Xenoblade Chronicles Shulk, Sharla, Reyn
Shulk, Sharla, and Reyn on a cliff in Xenoblade Chronicles

Makna Forest is an area that instantly just feels hot. Just so warm and tropical, which makes sense. They call it a forest but it is very clearly a rainforest. But one of the first sights you are greeted with is the Great Makna Falls. And Xenoblade, reveling in its absurd scale, lets you climb to the highest and jump right into the falls.

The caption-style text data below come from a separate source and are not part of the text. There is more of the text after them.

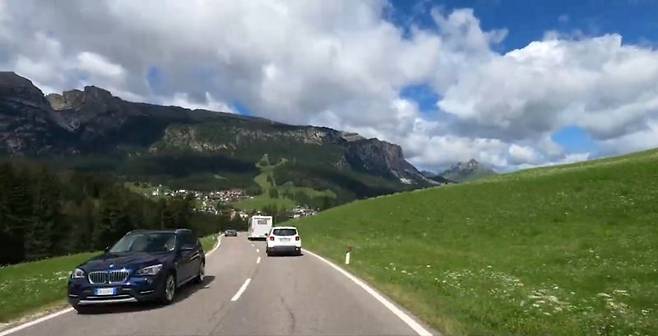 브레머하펜 항구로 가는 길에 알프스를 넘는다. 사진=김태원(tan)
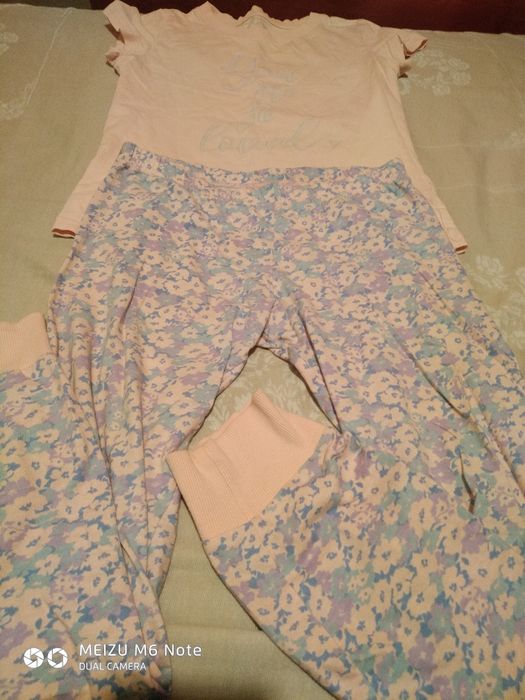 Детская кофточка и штанишки.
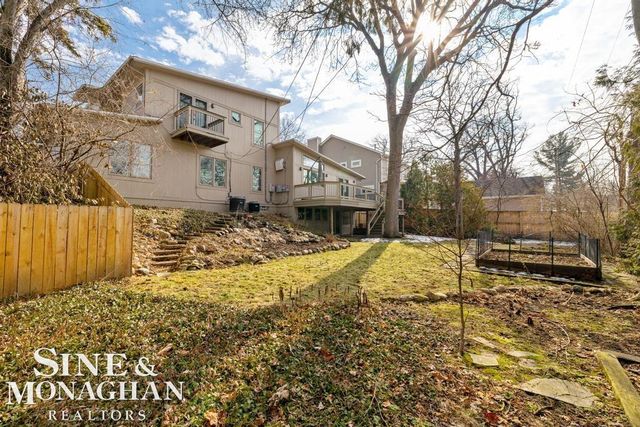 827 Forestdale Road, Royal Oak, MI 48067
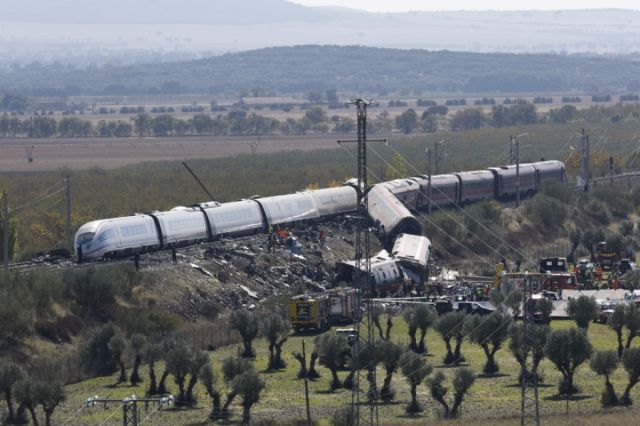 Fallecen 68 personas en un trágico accidente ferroviario en España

Deeper in, the forest is much more oppressive, suffering from heatwaves, and the denseness of the trees makes it harder to see ahead. There are caves littered about and small watering holes. It's one of the rare areas where the sky isn't always visible, making Makna Forest feel even more dangerous at night.

1 Satorl Marsh

Satorl Marsh glowing blue at night

Satorl March, located along the lower back of the Bionis, is just astoundingly gorgeous. It's one of those areas in gaming that's so striking you have to pause a minute to take it in. Thing is, Satorl March is still a nice, though a tad more expected, place during the day, a dreary marsh filled with an ominous, washed-out looking fog.

But the night is completely different. That dreary, beige marsh has turned into a bioluminescent light show, a location much livelier than any that has come before, and any after too. It's just inspiring, enough even for the characters to remark on it. Frankly, it's not really an area you'll want to visit during the day anymore.